Tugas yang Diminta:
- 1) Tuliskan kembali berita tentang permintaan plasma konvalesen di PMI, mulai dari "Pada Juni permintaan" sampai dengan "konvalesen, Rabu (21/7/2021).".
- 2) Jawab pertanyaan berikut berdasarkan berita tentang permintaan plasma konvalesen di PMI.
(a) Berapa kisaran permintaan harian plasma konvalesen pada bulan Juni?
(b) Berapa jumlah stok plasma konvalesen menurut data terakhir?
(c) Apa pengganti syarat hasil tes PCR bagi calon donor?
- 3) Lanjutkan berita tentang permintaan plasma konvalesen di PMI setelah kalimat terakhirnya.

Potongan Teks:

Liputan6.com, Jakarta Palang Merah Indonesia (PMI) mengaku kebanjiran permintaan plasma konvalesen (PK) untuk pasien Covid-19. Sekretaris Jenderal (Sekjen) PMI Sudirman Said mengaku, pada Juli 2021, permintaan plasma konvalesen meningkat sekitar 300 persen.
Pada Juni permintaan harian PK berkisar 1.000 kantong, sementara pada Juli meningkat hingga 3.000 lebih.
Baca Juga
"Data terakhir, permintaannya mencapai 4.006, sementara persediaan atau stoknya sejumlah 96. Yang belum terpenuhi itu boleh jadi karena tidak tersedia golongannya dan sebagainya," terang Sudirman Said dalam konferensi pers soal donor plasma konvalesen, Rabu (21/7/2021).
Advertisement
Untuk itu, pihaknya meningkatkan pelayanan plasma konvalesen. Prosedur permintaan dan donor PK hingga kerja sama dengan rumah sakit ditingkatkan demi memudahkan masyarakat. Kampanye donor PK juga digalakkan PMI untuk memenuhi lonjakan kebutuhan tersebut.
Dia menjelaskan, Unit Donor Darah Pusat (UDDP) PMI telah menyesuaikan sejumlah syarat dan ketentuan untuk memudahkan donor. Misalnya, PMI menggantikan syarat hasil tes PCR calon donor dengan surat sehat dari fasilitas kesehatan (faskes) atau rumah sakit yang merawat calon donor tersebut.
"Secara umum, kami mengubah alur dan prosedur untuk memudahkan calon pendonor," kata Sudirman Said.
PMI telah menggalakkan kampanye donor plasma konvalesen untuk mengatasi defisit plasma darah penyintas Covid-19. Melalui berbagai saluran, PMI mengajak para penyintas covid-19 mendonorkan plasma darahnya di UDD PMI terdekat.

Catatan Data:
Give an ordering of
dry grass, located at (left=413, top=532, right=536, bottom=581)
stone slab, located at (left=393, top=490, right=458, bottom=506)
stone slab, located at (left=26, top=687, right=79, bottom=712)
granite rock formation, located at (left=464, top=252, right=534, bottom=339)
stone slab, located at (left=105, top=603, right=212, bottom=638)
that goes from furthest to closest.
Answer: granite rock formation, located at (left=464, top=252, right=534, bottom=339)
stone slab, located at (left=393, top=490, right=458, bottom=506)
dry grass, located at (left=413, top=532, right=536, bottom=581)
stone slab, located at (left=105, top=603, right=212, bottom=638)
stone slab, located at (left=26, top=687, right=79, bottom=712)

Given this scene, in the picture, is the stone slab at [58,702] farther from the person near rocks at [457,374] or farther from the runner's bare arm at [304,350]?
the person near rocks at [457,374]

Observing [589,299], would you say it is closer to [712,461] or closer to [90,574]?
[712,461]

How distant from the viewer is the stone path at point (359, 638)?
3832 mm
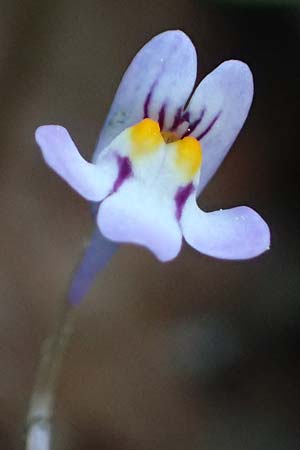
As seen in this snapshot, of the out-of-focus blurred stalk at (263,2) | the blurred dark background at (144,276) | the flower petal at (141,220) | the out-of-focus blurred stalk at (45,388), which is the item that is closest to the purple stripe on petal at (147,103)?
the flower petal at (141,220)

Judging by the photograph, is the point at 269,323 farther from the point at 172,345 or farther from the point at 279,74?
the point at 279,74

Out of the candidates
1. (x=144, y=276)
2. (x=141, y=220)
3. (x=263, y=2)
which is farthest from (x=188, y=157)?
(x=263, y=2)

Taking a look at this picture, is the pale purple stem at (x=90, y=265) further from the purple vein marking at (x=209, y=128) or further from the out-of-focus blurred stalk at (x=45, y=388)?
the purple vein marking at (x=209, y=128)

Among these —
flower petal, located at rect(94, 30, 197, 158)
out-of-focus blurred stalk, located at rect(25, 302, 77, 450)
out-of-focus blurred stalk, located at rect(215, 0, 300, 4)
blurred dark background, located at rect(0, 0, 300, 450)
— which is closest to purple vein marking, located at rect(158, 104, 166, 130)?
flower petal, located at rect(94, 30, 197, 158)

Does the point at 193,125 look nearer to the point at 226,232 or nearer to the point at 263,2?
the point at 226,232

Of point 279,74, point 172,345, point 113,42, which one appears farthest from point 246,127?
point 172,345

Jawaban Soal:
- 1)
Pada Juni permintaan harian PK berkisar 1.000 kantong, sementara pada Juli meningkat hingga 3.000 lebih.
Baca Juga
"Data terakhir, permintaannya mencapai 4.006, sementara persediaan atau stoknya sejumlah 96. Yang belum terpenuhi itu boleh jadi karena tidak tersedia golongannya dan sebagainya," terang Sudirman Said dalam konferensi pers soal donor plasma konvalesen, Rabu (21/7/2021).

- 2)
(a) Sekitar 1.000 kantong.
(b) Sejumlah 96.
(c) Surat sehat dari fasilitas kesehatan (faskes) atau rumah sakit yang merawat calon donor tersebut.

- 3)
"Kami punya 42 UDD di seluruh Indonesia yang telah tersertifikasi CPOB (Cara Pembuatan Obat yang Benar). Jumlah alatnya beragam di masing-masing daerah, ada yang lebih dari satu, ada yang hanya satu," imbuhnya.
Saksikan Video Pilihan di Bawah Ini:
Kerja Sama dengan RS
Untuk meningkatkan layanan PK, PMI juga bekerja sama dengan rumah sakit yang memiliki fasilitas donor PK. Kepala Bidang UDD PMI Pusat Dokter Linda Lukitari Waseso menjelaskan, pembagian tugas dalam donor PK dengan RS ini demi memangkas waktu pengolahan.
"Ini (kerja sama pengolahan PK) dilakukan di beberapa wilayah. Pembagiannya, misalnya RS yang mengambil plasma tersebut dari donor, kami yang melakukan pemeriksaan darah sebelum diambil plasmanya," terang Dokter Linda.
Seperti pengolahan darah, pengolahan PK juga dikenakan biaya pengganti pengolahan. Linda menjelaskan, biaya ini berlaku secara nasional di seluruh UDD PMI, biaya tersebut paling tinggi sejumlah Rp 2.500.000. Biaya ini, lanjutnya, ditagihkan ke RS tempat pasien dirawat.
“Beberapa dilaporkan, ada pungli dan sebagainya. Saya tegaskan, PMI tidak memungut biaya lain selain biaya pengganti pengolahan dan tidak memperjualbelikannya. Saya juga mengimbau masyarakat waspada terhadap penipuan yang mengatasnamakan PMI,” tukas Dokter Linda.